### Tasks
[1] In the passage about Sebastian, rewrite everything from "Sebastian is one" down to "in the sea.", changing "play" to "comedy".
[2] In the passage about Sebastian, who rescues him from the sea?

### Document passage

Sebastian is one of the main characters from William Shakespeare's play Twelfth Night, believed to have been written around 1600 or 1601.

Background
Sebastian is the twin brother of Viola. After the beginning of the play, Viola mentions that her brother Sebastian is drowned in the sea.

The next appearance of Sebastian denies this, as he has been rescued by Antonio, a sea captain who looks after Sebastian at some risk to himself. After three months with Antonio, Sebastian decides to set out to Illyria, ruled by Duke Orsino. Meanwhile, Viola has disguised herself as a male page named Cesario and works for the Duke. A love triangle situation ensues, where the Duke is in love with Countess Olivia, Viola falls in love with the Duke, and Olivia falls in love with Viola, thinking she is a man.

Because they look so much alike, when Olivia sees Sebastian later, after he has not backed down from a challenge by Sir Andrew Aguecheek, she thinks he is "Cesario". She asks him to marry her, to which Sebastian agrees. When Viola appears with the duke, the siblings are reunited and the Duke resolves to marry Viola.

(Rows from a dataset)
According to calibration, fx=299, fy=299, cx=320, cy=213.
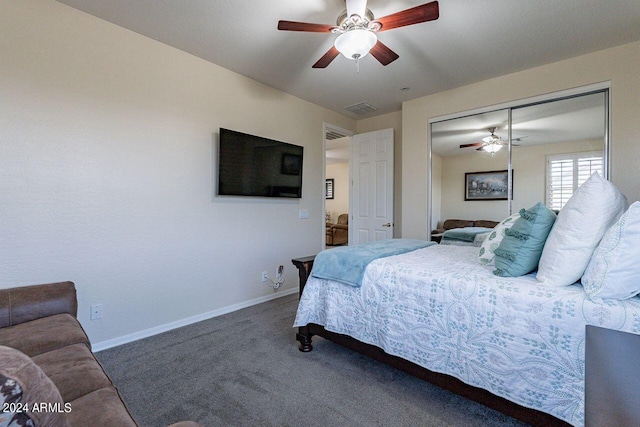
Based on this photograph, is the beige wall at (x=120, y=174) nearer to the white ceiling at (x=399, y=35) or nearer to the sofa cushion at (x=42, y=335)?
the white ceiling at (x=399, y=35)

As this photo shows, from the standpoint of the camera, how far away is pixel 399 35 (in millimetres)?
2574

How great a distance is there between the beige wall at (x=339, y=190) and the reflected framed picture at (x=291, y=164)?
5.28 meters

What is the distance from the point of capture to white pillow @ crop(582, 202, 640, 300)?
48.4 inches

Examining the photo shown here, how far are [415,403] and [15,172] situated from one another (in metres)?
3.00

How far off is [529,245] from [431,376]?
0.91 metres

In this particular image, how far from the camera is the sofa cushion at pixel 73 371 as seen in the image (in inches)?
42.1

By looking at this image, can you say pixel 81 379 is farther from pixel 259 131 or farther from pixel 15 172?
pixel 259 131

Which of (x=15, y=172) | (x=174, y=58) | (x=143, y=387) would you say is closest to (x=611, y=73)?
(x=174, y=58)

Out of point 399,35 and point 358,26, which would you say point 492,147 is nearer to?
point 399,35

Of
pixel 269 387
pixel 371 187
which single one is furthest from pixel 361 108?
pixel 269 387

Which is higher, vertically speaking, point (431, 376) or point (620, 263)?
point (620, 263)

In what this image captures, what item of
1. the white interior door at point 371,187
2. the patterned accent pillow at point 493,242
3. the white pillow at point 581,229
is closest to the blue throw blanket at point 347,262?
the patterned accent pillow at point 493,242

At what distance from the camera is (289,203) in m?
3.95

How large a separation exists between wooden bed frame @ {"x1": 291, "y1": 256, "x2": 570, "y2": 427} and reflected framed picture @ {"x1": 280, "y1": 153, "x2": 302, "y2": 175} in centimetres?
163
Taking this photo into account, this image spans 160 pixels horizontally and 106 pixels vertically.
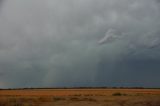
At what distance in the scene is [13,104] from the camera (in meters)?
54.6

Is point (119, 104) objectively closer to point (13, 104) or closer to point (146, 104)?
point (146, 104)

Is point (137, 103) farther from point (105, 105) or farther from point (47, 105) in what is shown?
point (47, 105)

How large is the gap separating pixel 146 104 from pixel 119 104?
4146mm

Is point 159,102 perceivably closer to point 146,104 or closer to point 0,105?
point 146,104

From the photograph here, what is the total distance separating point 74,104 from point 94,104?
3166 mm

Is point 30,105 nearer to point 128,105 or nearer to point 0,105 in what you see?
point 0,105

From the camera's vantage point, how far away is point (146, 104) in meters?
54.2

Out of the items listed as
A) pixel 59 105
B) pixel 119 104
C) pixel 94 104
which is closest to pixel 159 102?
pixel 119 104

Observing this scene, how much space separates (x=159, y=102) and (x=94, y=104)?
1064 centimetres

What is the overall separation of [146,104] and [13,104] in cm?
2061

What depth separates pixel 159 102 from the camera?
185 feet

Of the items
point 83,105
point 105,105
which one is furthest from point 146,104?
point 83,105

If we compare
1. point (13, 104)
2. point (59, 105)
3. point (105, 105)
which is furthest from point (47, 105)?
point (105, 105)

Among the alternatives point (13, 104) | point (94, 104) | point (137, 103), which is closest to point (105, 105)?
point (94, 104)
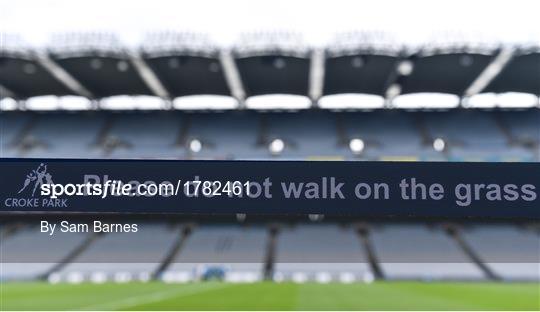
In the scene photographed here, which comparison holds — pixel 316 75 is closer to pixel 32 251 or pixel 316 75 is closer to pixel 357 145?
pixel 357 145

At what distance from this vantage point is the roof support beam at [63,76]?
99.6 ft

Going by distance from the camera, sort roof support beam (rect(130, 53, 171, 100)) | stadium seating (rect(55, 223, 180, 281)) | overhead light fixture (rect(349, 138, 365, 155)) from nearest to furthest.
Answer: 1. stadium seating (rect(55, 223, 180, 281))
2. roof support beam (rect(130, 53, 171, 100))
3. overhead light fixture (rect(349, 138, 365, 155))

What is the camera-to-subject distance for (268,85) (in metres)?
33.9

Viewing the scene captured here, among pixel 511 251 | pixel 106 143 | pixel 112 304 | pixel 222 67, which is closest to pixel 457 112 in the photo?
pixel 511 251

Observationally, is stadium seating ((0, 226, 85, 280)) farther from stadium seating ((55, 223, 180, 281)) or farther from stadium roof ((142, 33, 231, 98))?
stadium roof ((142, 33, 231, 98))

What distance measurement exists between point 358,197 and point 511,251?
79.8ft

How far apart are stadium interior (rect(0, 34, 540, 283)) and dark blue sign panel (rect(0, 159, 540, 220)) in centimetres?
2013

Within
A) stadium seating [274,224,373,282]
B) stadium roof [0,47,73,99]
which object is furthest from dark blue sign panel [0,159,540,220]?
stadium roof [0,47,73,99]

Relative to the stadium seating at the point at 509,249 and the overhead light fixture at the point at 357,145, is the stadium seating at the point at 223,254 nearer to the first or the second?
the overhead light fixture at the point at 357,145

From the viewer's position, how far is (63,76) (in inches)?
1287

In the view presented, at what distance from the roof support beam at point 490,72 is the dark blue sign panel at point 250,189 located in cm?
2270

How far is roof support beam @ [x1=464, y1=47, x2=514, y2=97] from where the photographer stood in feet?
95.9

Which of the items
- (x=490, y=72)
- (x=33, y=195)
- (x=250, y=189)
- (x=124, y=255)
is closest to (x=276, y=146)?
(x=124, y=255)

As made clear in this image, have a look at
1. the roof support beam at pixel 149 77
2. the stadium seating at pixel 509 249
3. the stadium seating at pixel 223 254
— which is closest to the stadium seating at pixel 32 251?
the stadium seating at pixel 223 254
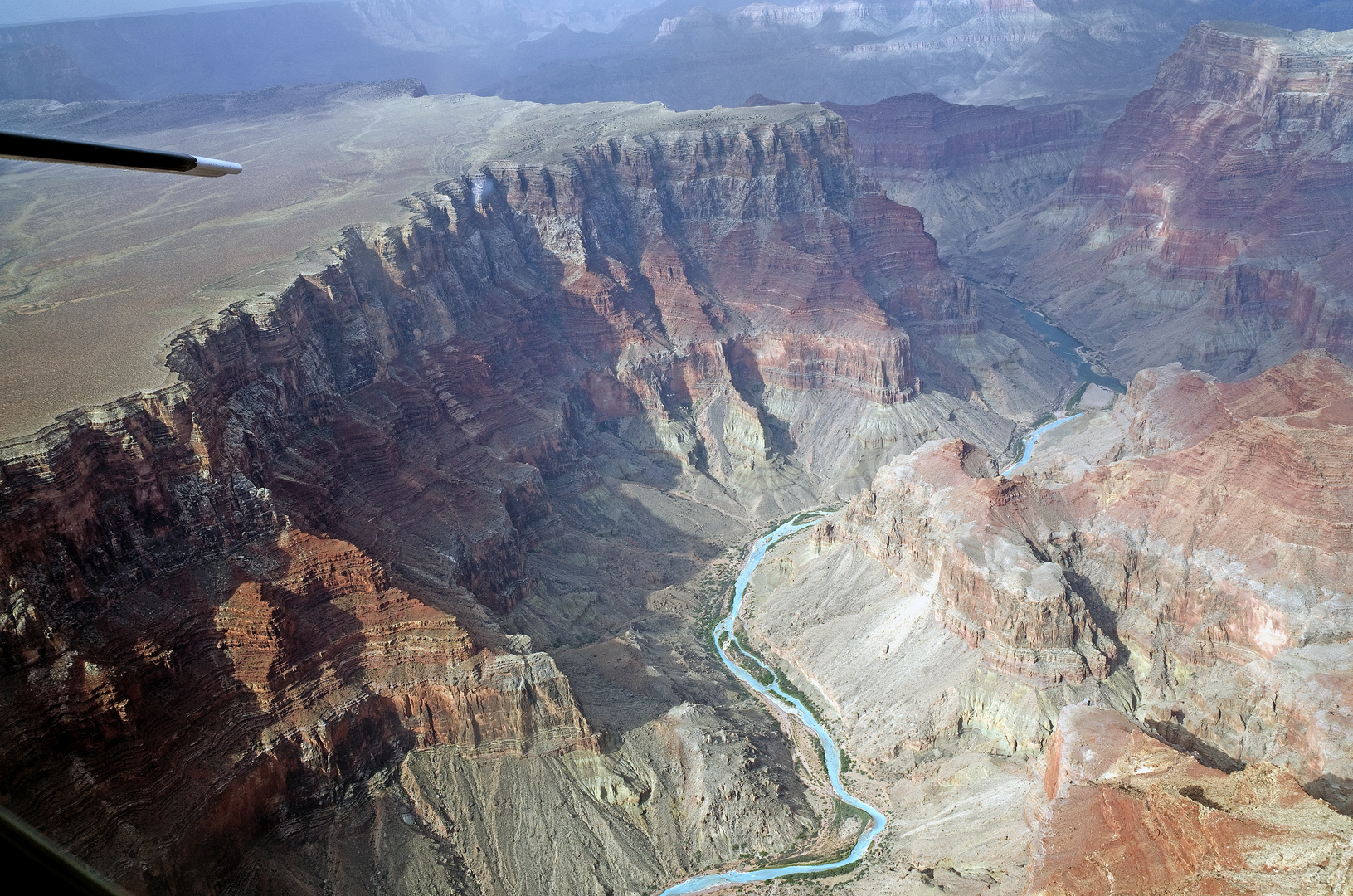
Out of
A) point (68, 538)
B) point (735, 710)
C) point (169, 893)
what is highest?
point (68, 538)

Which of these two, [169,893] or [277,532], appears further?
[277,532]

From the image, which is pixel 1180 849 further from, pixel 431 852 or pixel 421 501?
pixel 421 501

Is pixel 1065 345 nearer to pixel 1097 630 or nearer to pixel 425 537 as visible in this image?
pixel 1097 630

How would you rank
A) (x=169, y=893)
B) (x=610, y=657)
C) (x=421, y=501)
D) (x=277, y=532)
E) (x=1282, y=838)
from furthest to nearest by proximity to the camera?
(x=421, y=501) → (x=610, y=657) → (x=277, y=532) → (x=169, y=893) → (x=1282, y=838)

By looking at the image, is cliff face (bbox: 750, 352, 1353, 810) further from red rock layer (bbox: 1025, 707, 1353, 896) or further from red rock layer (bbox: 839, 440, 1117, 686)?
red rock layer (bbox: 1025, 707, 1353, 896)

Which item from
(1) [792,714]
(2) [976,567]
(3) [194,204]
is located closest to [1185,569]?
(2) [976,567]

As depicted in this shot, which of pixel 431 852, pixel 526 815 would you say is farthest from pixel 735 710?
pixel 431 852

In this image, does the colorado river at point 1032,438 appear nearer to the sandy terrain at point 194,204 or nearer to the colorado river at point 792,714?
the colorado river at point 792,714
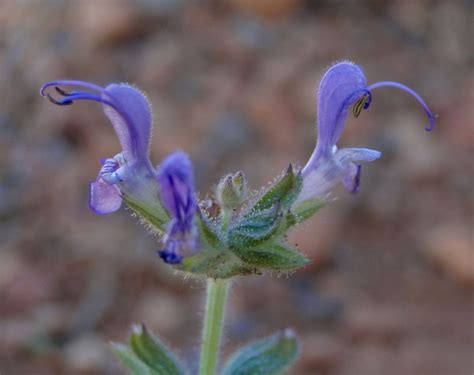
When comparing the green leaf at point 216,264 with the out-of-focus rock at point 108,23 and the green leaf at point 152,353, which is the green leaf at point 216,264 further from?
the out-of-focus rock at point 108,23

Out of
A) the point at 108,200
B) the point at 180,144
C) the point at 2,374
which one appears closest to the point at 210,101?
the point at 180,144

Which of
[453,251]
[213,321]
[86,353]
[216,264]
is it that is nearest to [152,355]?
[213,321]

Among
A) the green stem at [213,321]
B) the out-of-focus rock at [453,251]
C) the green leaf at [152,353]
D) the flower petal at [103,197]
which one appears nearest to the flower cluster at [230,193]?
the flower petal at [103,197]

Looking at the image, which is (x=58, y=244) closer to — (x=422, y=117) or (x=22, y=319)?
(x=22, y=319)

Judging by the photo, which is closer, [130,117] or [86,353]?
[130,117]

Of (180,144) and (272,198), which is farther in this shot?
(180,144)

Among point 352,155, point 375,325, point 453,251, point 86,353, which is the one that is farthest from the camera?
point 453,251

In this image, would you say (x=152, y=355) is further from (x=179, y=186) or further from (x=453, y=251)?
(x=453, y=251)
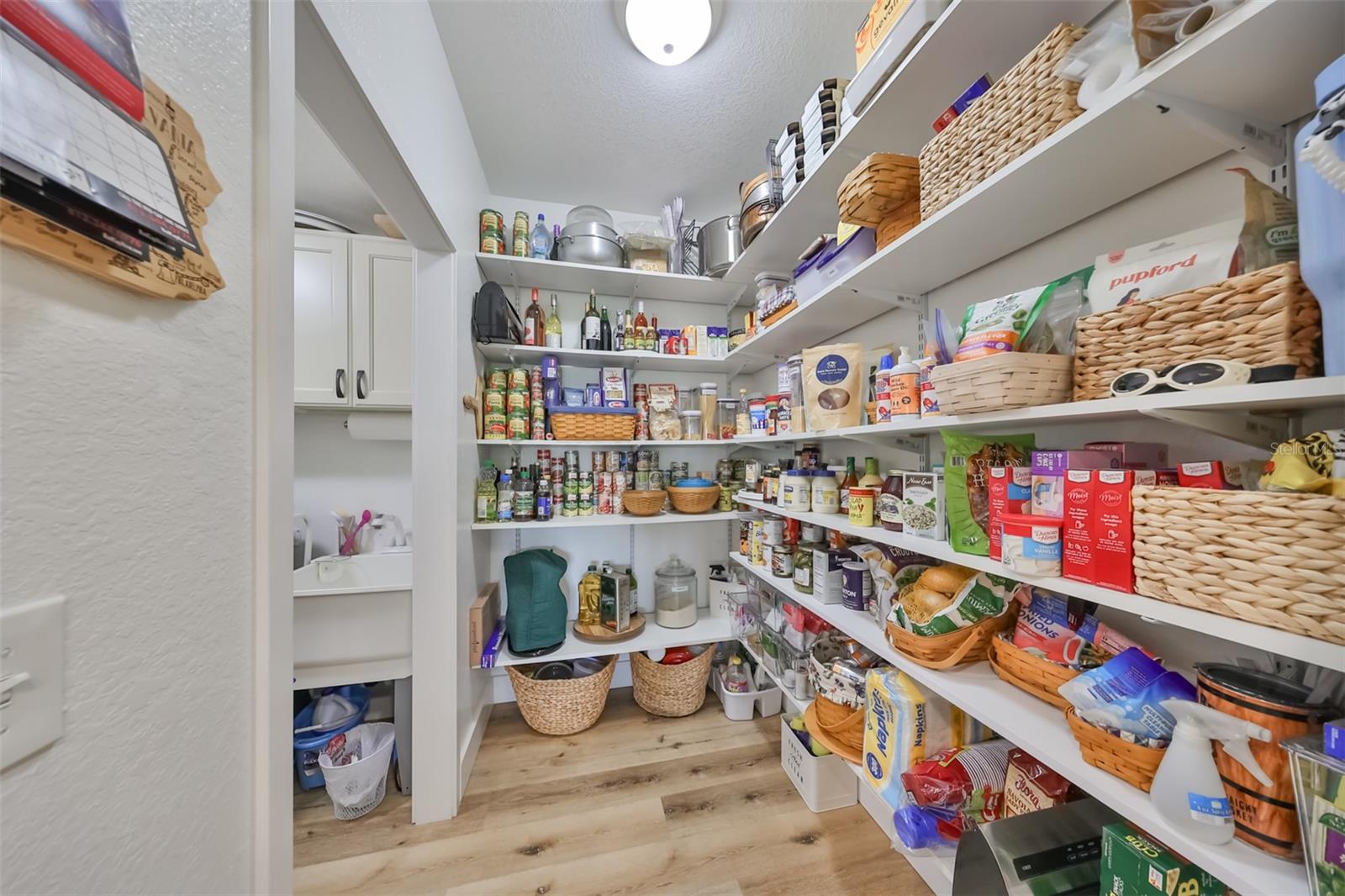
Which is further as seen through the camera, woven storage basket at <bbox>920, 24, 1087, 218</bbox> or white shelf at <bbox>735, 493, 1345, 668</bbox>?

### Answers to the exercise
[1]
Sebastian is one of the main characters from William Shakespeare's comedy Twelfth Night, believed to have been written around 1600 or 1601.

Background
Sebastian is the twin brother of Viola. After the beginning of the comedy, Viola mentions that her brother Sebastian is drowned in the sea.

[2] Antonio, a sea captain.